Wonderful Larry left me pregnant at 16 to face a abortion on my own. Barbara had she lived would have discovered what a creep he really is.

Jim Wasserman, Santa Cruz said...

I am so glad to have found your blog on Larry & Barbara. I also lived in Santa Barbara in 1980, was getting to be an avid cyclist, and was preparing to do my first bike tour of Europe in spring 81 with my Girlfriend. We attended a local slide presentation and talk (also titled Miles From Nowhere)that Larry & Barbara hosted, on their recent journey. They mentioned their plan to release the book. It was thrilling to say the least and afterward had a chance to meet them and ask bike touring questions. We left for our trip in May 81 and did 4 months cycle touring, and other travel, returning in January 1982. We later heard that Barbara was killed and I recall the sadness and irony of it all. But I forgot about the book! That is until January 2015 when my neighbor told me about this amazing bike touring book he read (and had)about this couple who rode around the world, and it hit me like a ton of bricks! He loaned it to me and I finished the book recently. It was such a wonderful read. Barbara was a truly gifter writer. I learned that I visited many of the same places they did while bike touring in Europe and the US. I was hoping to locate Larry and relate this story and how meaningful it was to me.

Anonymous said...

I was reading this book and, as one does when approaching the end of a wonderful story, I flipped toward the back to see how many pages were left because I didn't want it to end. Unfortunately I flipped to the epilogue and learned of Barbara's death. I was so devastated that I never read those last 15 pages.

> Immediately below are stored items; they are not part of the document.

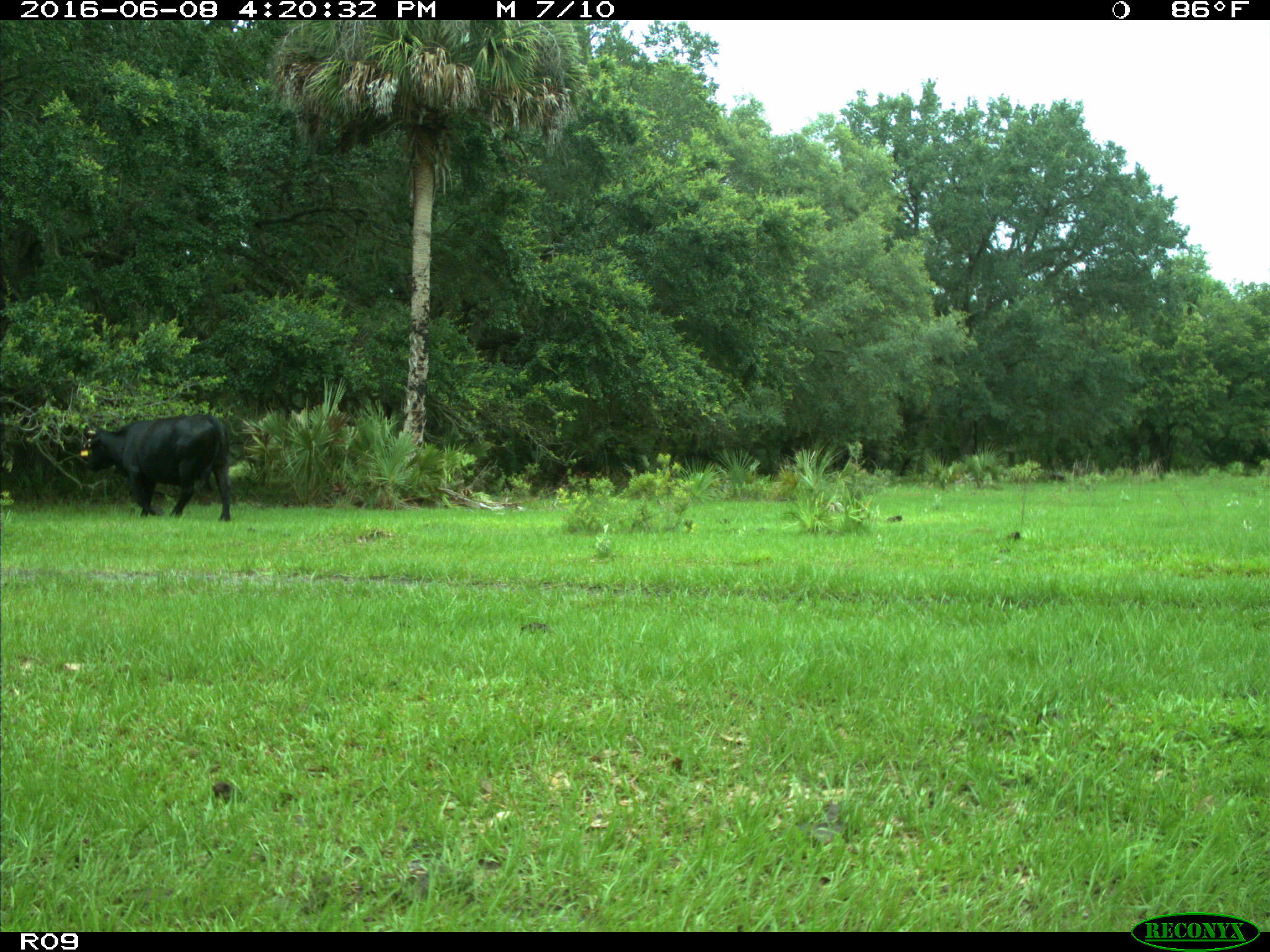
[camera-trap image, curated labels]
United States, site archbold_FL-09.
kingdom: Animalia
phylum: Chordata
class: Mammalia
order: Artiodactyla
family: Bovidae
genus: Bos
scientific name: Bos taurus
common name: domestic cow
Bos taurus (domestic cow).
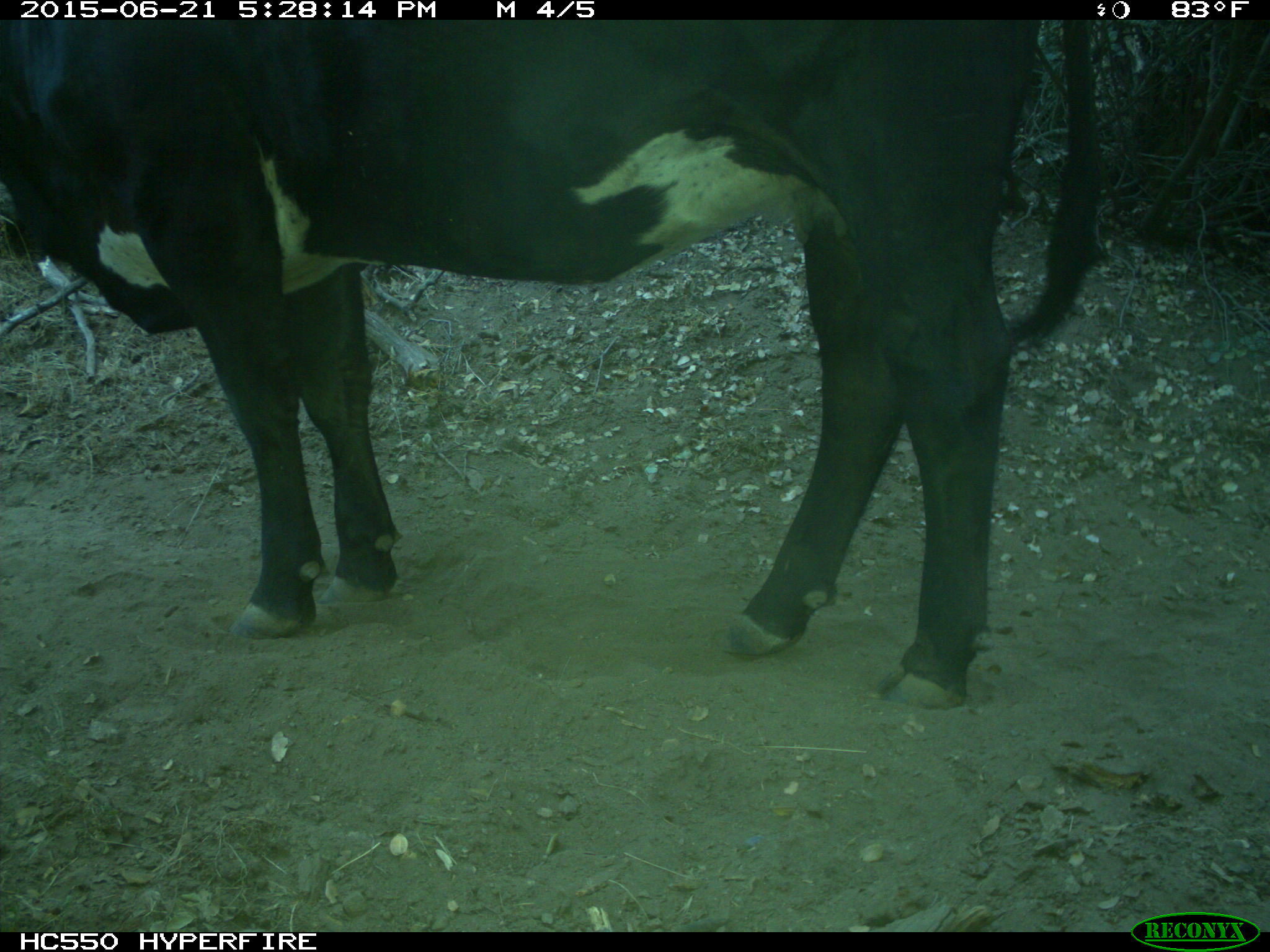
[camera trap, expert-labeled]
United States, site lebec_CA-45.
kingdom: Animalia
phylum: Chordata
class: Mammalia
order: Artiodactyla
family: Bovidae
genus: Bos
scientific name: Bos taurus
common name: domestic cow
Bos taurus (domestic cow).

I have recommended this book many, many times over the years, but I always tell people Barbara's story so they don't experience the same devastation we did.

Unknown said...

I saw & scanned this in a book store shortly after it came out & bought it for my dad for his birthday 35 years or so ago. He couldn't put it down but promised I could read it as soon as he finished. He related so many adventures to me as he read I wasn't sure there would be anything new for me to read. I was sitting with him when he finished the book - he was very somber & needed to clear his throat a few times before turning the book over to me. His eyes were even glistening a bit. He told me I would indeed find so much more to the story than what he had related. He also sternly advised me not to read the end first as I occasionally do as it would alter the tone of the story significantly. I did not read the ending first & he was right. Savage's death floored me, it truly hurt my heart. Had I known this going into the book, that saddness would have permeated each adventure just enough to lessen the overall joy I experienced reading the book without that knowledge. Such a sad, incongruous loss. But what a delightful legacy she has left us! I heve enjoyed reading it twice & would now like to hear it on Audible Books. (Hint, hint!)

Unknown said...

The best book on bike touring, sad about Barbra

Anonymous said...

After having been married over 5 years and being together in tough travels through a couple years, I suspect she knew him very well and forgave his flaws, she seemed a generous person. Very sorry and sad to hear of your experience.

VTXer said...

I don’t believe you one iota…anonymous darkened soul

VTXer said...

this was meant for the blog above that called him her creep

Anonymous said...

I just picked up this book in a steamboat ski area gift shop. Unfortunately, the forward reveals the ironic end of Barbara’s life. To have survived so much and then end that way is heartbreaking. I’m not sure whether it’s worse to know up front or to have finished the book first. I know I would have googled them at some point and found out.